Take a car bomb, for example, designed to detonate as the trunk lid is shut. A car left in someone’s driveway with its trunk lid open would be noticed by anyone, but not everyone would similarly be drawn to close it. The bomb, therefore, targets some more than others.
If a pattern of such bombings were to actually occur, not just some but all would soon be avoiding cars with open trunks; while also seeking to learn the identity and motivations of the designer.
. . .
If we can discern anything of the designer of life, it might be that our personal wants really don’t matter, in the short run, so long as we remain alive to struggle for as long as we can, until overtaken by a fair (we hope) death. What one doesn’t know may hurt one, but it won’t matter a tad from a design perspective because others in this and subsequent generations will be available to fill, to overflowing, whatever vacancies are opened.
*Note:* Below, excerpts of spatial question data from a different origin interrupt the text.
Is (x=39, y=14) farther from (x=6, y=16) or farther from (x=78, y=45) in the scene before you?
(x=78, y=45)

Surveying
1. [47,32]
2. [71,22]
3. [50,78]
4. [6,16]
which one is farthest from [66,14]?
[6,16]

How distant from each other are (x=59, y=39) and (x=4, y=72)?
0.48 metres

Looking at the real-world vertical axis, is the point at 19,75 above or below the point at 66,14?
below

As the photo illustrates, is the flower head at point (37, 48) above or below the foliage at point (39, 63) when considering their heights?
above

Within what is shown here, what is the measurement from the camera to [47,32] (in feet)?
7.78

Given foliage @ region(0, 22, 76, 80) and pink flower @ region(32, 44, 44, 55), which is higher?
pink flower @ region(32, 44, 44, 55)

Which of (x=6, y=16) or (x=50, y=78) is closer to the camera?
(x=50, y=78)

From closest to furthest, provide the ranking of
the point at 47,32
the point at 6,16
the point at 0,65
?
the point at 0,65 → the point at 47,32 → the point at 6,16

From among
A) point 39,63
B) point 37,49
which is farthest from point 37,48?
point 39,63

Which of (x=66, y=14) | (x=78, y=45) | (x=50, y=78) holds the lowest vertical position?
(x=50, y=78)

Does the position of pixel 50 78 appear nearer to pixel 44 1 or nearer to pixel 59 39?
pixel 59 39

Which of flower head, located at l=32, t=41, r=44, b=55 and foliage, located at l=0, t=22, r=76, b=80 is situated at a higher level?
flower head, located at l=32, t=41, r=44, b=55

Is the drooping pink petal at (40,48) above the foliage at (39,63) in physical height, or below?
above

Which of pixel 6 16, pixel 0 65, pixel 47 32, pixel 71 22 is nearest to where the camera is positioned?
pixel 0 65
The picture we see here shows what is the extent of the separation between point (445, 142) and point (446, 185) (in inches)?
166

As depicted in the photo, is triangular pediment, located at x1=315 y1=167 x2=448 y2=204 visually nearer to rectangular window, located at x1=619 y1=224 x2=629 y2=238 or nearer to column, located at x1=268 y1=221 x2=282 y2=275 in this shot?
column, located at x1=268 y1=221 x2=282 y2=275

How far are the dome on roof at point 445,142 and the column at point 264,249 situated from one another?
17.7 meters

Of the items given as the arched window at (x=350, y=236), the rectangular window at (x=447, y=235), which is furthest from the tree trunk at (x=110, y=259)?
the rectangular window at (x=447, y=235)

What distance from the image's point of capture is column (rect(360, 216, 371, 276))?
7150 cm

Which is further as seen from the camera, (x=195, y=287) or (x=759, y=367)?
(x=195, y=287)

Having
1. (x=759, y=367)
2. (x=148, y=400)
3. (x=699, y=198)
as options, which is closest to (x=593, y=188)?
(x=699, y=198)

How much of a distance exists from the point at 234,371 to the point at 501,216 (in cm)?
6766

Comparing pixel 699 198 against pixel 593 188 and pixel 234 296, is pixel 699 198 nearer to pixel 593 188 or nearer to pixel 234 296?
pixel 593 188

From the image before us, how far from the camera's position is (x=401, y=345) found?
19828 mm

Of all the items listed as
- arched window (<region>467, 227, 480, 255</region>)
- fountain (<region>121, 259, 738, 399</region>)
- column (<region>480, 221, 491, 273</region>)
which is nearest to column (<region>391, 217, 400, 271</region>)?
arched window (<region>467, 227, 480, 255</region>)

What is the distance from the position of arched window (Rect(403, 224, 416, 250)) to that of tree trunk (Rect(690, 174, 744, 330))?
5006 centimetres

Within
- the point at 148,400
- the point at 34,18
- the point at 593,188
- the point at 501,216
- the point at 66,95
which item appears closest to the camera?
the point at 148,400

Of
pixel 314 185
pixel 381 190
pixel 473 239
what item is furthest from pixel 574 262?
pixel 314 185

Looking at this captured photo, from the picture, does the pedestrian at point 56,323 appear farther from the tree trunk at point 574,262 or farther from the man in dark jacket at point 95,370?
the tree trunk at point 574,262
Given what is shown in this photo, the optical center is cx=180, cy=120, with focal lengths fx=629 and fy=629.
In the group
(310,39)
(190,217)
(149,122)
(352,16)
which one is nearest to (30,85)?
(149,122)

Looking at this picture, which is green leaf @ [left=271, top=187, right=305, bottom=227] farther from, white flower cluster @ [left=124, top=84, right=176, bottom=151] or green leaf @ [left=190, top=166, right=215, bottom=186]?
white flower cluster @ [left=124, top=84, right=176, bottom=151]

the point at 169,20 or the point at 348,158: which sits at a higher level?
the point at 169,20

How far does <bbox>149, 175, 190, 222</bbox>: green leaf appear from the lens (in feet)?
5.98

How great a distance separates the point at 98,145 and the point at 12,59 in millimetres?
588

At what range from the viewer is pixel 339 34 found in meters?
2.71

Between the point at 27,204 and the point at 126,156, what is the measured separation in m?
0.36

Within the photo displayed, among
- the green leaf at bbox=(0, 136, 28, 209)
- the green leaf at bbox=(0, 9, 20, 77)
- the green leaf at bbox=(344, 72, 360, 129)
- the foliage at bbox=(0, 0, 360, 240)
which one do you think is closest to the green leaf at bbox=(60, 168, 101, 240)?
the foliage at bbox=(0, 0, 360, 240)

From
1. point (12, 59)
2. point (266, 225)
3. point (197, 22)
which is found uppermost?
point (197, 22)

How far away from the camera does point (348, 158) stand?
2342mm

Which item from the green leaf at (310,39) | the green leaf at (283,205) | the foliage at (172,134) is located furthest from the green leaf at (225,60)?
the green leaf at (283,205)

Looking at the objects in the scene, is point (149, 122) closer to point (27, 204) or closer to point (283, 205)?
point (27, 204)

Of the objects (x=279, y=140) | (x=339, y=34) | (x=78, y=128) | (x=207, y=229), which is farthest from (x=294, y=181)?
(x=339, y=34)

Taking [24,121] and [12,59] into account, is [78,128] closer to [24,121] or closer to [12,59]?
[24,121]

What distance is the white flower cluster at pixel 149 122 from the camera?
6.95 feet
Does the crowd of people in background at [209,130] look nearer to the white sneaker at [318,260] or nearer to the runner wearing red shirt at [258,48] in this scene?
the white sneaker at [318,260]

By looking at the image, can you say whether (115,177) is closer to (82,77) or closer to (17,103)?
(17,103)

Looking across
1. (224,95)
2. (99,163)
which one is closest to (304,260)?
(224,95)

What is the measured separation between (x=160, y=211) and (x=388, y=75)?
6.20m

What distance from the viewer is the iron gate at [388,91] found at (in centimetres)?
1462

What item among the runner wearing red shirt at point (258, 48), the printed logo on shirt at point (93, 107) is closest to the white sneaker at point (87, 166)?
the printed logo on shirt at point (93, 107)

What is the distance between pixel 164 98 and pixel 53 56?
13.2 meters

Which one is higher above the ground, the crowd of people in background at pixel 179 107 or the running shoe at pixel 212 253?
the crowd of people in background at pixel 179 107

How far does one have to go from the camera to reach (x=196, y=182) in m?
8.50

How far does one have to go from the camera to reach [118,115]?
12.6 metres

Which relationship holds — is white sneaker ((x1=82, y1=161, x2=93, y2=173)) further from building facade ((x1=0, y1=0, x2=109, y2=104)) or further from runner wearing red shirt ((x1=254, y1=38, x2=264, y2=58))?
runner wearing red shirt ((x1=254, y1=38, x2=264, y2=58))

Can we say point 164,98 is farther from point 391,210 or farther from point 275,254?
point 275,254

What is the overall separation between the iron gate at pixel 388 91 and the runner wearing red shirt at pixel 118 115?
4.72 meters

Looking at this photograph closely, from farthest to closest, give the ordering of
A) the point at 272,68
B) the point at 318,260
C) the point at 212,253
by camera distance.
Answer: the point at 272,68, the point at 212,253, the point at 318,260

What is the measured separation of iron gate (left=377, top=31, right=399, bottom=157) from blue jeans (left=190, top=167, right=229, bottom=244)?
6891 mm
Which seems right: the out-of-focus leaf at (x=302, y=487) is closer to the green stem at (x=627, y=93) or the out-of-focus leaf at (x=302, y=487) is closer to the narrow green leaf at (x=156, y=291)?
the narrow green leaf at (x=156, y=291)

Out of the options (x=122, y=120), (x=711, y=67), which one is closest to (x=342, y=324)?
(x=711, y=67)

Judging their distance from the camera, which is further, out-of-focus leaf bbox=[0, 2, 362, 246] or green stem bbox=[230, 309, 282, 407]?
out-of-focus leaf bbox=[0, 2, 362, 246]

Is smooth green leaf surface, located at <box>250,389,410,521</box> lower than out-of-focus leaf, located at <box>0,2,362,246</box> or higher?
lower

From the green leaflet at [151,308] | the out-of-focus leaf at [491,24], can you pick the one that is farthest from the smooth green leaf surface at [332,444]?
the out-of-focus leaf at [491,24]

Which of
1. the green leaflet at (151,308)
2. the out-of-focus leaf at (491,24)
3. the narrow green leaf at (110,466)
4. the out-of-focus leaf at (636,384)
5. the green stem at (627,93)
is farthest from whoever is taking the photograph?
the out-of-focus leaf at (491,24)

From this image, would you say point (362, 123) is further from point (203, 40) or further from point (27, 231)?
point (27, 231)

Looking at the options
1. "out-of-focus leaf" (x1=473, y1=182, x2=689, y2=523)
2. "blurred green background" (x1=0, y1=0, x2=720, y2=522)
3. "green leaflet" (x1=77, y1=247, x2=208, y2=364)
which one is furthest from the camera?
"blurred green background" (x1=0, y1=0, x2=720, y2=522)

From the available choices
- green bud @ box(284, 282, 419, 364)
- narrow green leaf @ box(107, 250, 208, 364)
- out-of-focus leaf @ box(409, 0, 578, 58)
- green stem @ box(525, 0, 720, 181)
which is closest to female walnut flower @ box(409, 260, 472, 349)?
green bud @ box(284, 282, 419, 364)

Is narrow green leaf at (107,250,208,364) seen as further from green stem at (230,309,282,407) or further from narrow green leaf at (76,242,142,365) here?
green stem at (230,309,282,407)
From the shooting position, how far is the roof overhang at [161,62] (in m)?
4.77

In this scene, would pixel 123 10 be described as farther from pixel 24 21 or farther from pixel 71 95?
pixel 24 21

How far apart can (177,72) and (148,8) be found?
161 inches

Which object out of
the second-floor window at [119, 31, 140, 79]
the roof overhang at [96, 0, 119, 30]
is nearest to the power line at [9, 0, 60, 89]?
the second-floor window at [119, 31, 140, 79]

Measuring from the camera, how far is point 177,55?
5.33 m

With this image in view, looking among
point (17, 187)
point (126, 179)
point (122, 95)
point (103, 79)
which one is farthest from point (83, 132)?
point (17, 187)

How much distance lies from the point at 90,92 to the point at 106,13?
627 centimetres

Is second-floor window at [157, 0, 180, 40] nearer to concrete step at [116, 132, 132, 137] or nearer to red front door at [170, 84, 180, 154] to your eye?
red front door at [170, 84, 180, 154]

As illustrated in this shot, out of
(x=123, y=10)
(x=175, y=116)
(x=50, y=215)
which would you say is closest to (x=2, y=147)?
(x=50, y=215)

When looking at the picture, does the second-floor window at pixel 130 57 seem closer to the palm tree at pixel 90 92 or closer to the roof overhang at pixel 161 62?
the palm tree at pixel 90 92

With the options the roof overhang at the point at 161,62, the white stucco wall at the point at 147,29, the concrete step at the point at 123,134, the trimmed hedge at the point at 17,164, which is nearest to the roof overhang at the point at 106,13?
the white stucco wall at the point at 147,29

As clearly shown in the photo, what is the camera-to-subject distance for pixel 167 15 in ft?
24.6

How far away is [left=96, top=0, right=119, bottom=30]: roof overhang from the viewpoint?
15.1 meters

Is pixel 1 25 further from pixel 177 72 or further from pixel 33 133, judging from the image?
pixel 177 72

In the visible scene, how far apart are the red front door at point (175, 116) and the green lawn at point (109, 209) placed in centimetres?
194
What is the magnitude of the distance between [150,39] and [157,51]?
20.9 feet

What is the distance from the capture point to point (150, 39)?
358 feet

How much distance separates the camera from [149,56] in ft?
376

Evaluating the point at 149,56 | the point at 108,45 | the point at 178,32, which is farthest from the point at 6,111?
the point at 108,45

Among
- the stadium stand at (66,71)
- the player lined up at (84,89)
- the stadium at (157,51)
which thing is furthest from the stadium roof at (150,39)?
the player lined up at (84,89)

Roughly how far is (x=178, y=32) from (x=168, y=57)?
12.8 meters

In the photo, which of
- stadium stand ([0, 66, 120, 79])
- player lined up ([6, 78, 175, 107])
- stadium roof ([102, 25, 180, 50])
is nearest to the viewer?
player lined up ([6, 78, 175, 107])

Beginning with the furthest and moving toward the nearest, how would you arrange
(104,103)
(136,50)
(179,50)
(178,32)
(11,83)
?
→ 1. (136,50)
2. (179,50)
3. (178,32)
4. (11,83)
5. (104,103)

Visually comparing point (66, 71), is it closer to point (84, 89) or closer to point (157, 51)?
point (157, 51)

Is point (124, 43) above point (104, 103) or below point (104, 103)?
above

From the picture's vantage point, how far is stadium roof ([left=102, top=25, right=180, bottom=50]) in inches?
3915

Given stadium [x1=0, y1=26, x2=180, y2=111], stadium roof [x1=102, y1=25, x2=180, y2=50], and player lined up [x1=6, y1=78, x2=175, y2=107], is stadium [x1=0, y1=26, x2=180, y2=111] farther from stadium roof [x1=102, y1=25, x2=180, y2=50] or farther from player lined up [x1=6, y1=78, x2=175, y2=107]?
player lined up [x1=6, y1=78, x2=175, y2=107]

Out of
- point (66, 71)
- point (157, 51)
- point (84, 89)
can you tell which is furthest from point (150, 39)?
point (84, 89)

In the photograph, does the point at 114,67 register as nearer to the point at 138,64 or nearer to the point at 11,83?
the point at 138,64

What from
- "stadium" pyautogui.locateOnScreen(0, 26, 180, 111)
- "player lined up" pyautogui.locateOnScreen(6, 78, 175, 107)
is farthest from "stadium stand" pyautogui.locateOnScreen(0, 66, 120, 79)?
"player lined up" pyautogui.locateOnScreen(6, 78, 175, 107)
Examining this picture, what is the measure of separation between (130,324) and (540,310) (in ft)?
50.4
The grand abundance of life on earth contrasts sharply with the total absence of life found anywhere outside of earth; as if we were intended to be isolated.
Were we to find other cultures in distant lands, and open channels of dialog and commerce with them, it would be like a Mediterranean in the sky, with knowledge and skills flourishing as they were exchanged back and forth. The expansion of understanding would be far too much to be safely allowed, one can be sure; so we are kept in isolation for everyone’s best interests, it seems.